Era Jueves Santo, la Plaza del Salvador amanecía
alborotada esperando que las puertas de aquel Templo se abrieran para verte. La
mañana se presentaba alegre y soleada mientras el cielo sonreía al ver
corretear a los niños entre los soportales. Parecía que todo estaba asegurado;
Tú, Jesús de la Pasión,
ibas a pasear por Sevilla para contarnos a todos tu Evangelio, para redimirnos
y para enseñarnos que, en ocasiones, tenemos que aprender a llevar una pesada
Cruz por los demás. Pero, de repente, algo hizo que en tan sólo un instante el
día cambiase su rumbo, cuando unas cuantas nubes venidas de quién sabe dónde se
arremolinaron sobre la plaza. El amarillo albero del sol, se transformó en un
gris marengo entristecido que hizo que los Angelitos del Cielo comenzasen a
llorar provocando una lluvia intensa sobre la ciudad. Mientras nos refugiábamos
de aquel inesperado chaparrón, un anciano a nuestro lado escuchaba una emisora
de radio local. El volumen de su transistor, nos permitía apreciar a la
perfección lo que salía por aquella “cajita parlanchina”, hasta que finalmente,
apareció la frase tan temida por todos… “la Hermandad de Pasión no
sale”… una frase odiada por los cofrades, capillitas y los amantes de la Semana Santa. No lo pensamos
dos veces, no dudamos, y sin mediar palabra nos dirigimos a tu Casa para verte.
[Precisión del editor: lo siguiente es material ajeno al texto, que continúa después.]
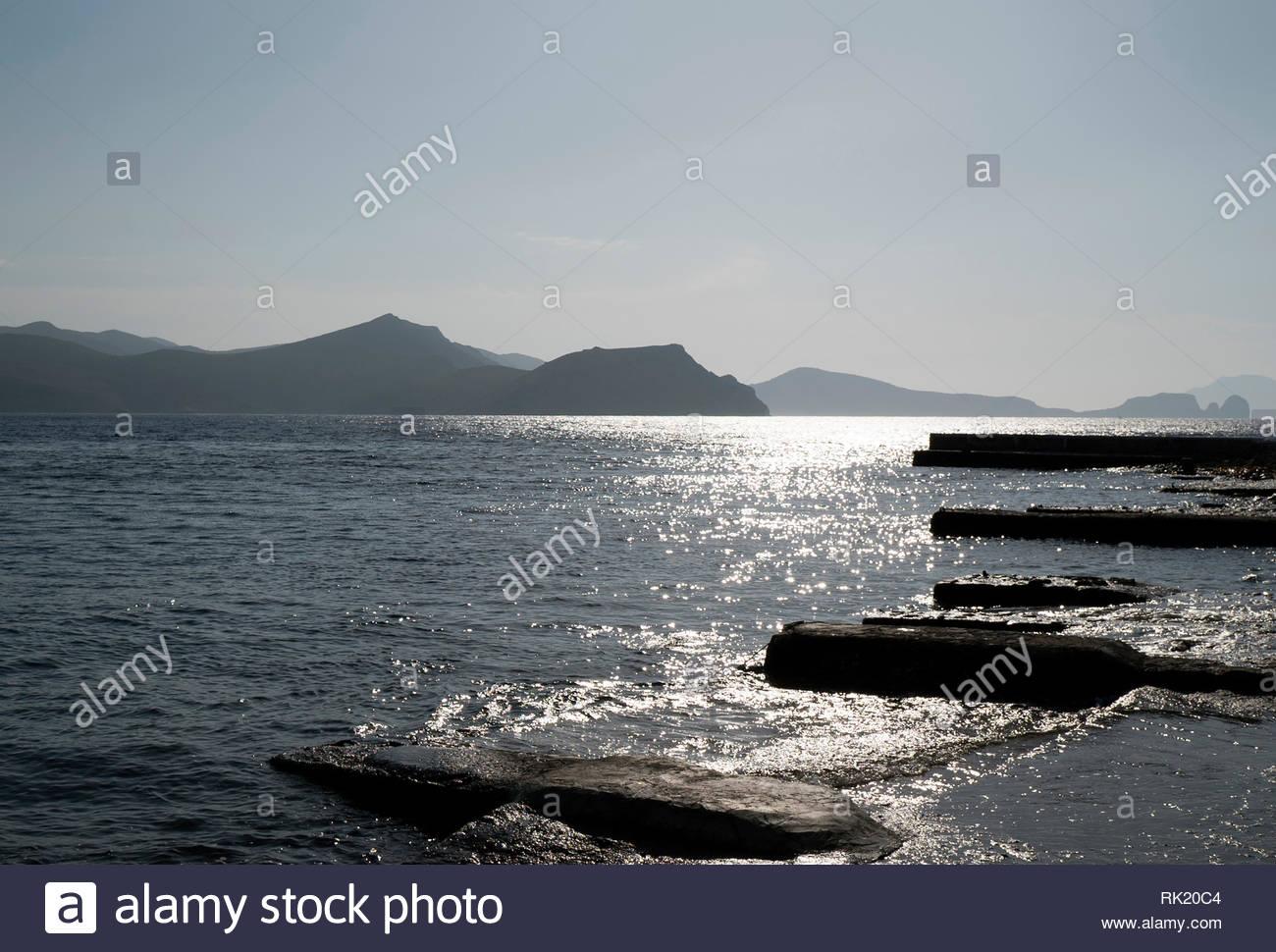View Across The Sea From Klima, Milos, Greece - Stock Image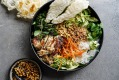 Charred lemongrass chicken spring roll bowls with chunky peanut hoisin dressing.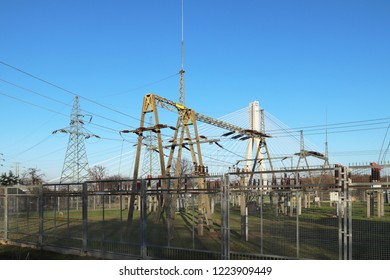 Transformer substation high voltage electrical network. Industrial energy. Metal structures in the open. Insulators and cable.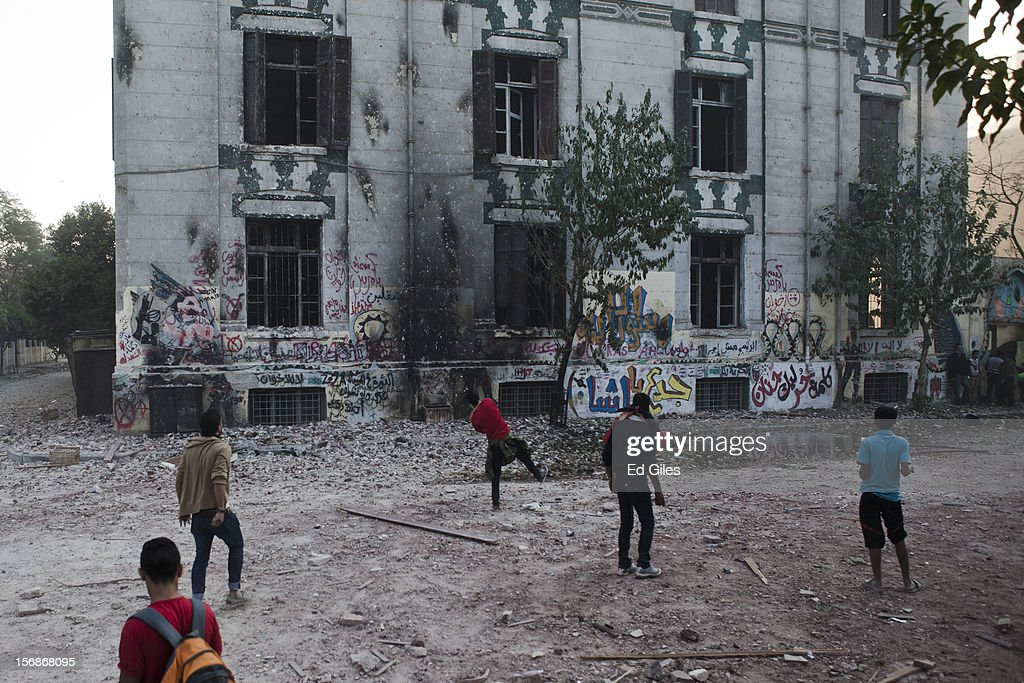 An Egyptian protesters throw rocks toward Egyptian riot police sheltering in a school building during violent protests near Tahrir Square, on November 23, 2012 in Cairo, Egypt. Thousands of Egyptian protesters gathered in central Cairo's Tahrir Square on Friday to protest against a new constitutional declaration issued yesterday by Egyptian president Mohammed Morsi, giving him sweeping powers, and extending the period of deadline for the drafting of Egypt's new constitution by two months. The seven-article declaration renders the president's decrees and laws immune from appeal or cancellation. It also protects both Egypt's Shura Council and Islamist-dominated Constituent Assembly from dissolution by the country's judicial authorities. The demonstration follows a week of violent protests in central Cairo, commemorating one year since a series of deadly protests named 'Mohammed Mahmoud', after the street they took place in, during November 2011.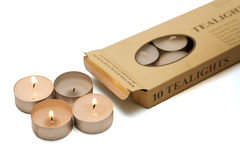 Flaming tealights in the box Stock Photography
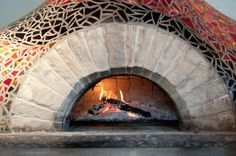 Mediterranean Italian mosaic brick oven wood-fired pizza oven forms the centerpiece of West First Pizza - Google Search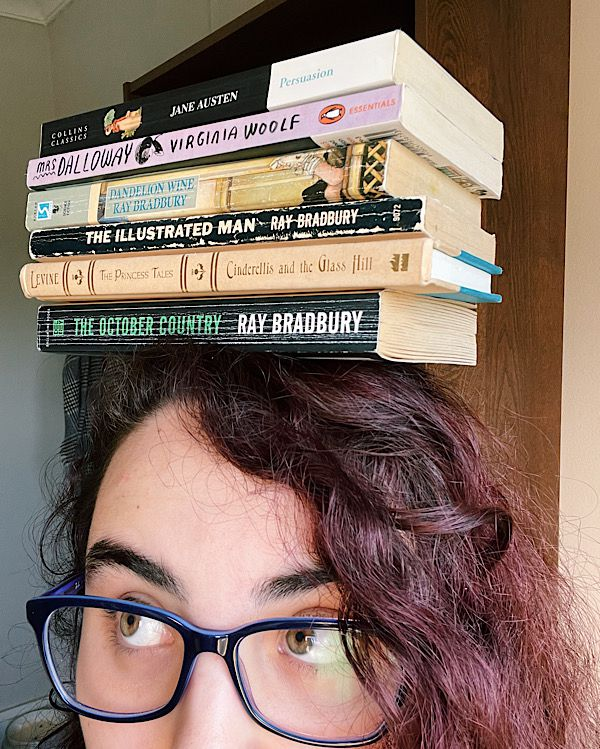 Up-close of a woman wearing glasses, with books stacked on her head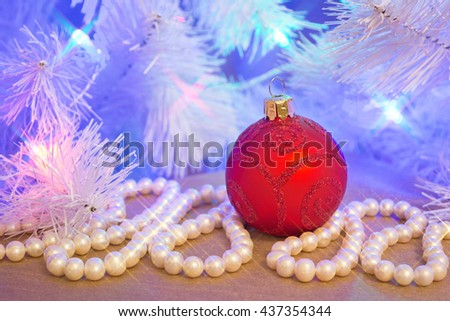 Red glass glitter Christmas bauble (decoration) with natural pearl garland (necklace) under the blue tinted Christmas tree with star shaped lights effect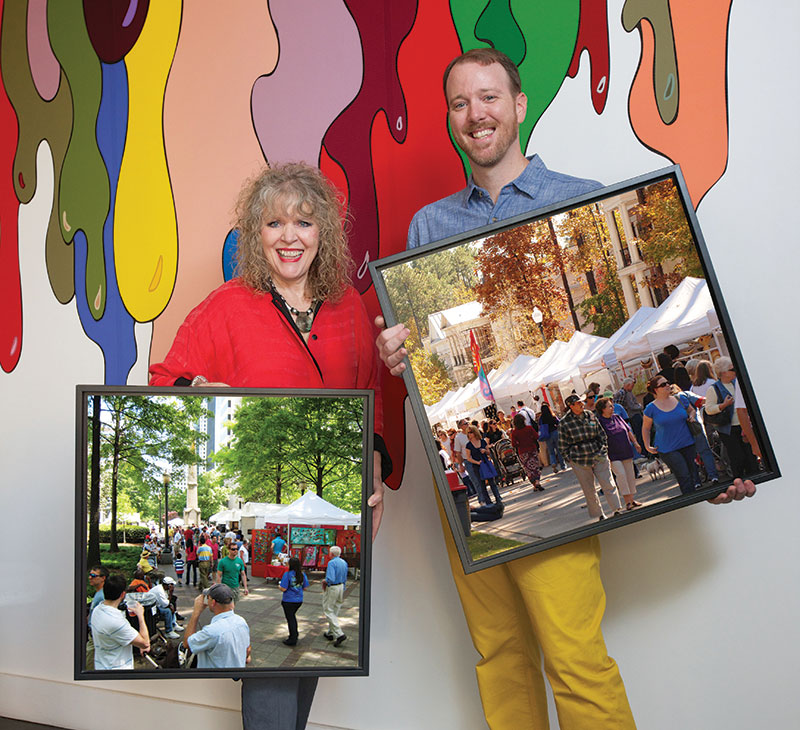Eileen and Alex Kunzman with framed paintings in front of a stylized mural of paint dripping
Con gusto esperamos la larga fila de fieles que deseaban acompañarte en ese
momento, hasta que nos adentramos en la Iglesia y… allí estabas, con Juan y tu Madre bajo
el techo del Divino Salvador. Allí compartimos unos momentos que nos llenaron el corazón de tu amor, cariño
y comprensión; allí vivimos la Fe
aprendiéndolo todo bajo tu humilde mirada, y allí nos despedimos de ti,
esperando volver a verte y diciéndote un “hasta el año que viene, si Tú así lo
quieres”.
Pasaron los meses y volvimos a verte. Ya no era Semana Santa, ya no estabas subido sobre tu Paso, ya no se veían costaleros, ni nazarenos, ni músicos, ni señoras con teja y mantilla, ni niños correteando por la plaza,… pero ahí permanecías esperándonos, humilde y paciente, para abrirnos las puertas de tu Reino.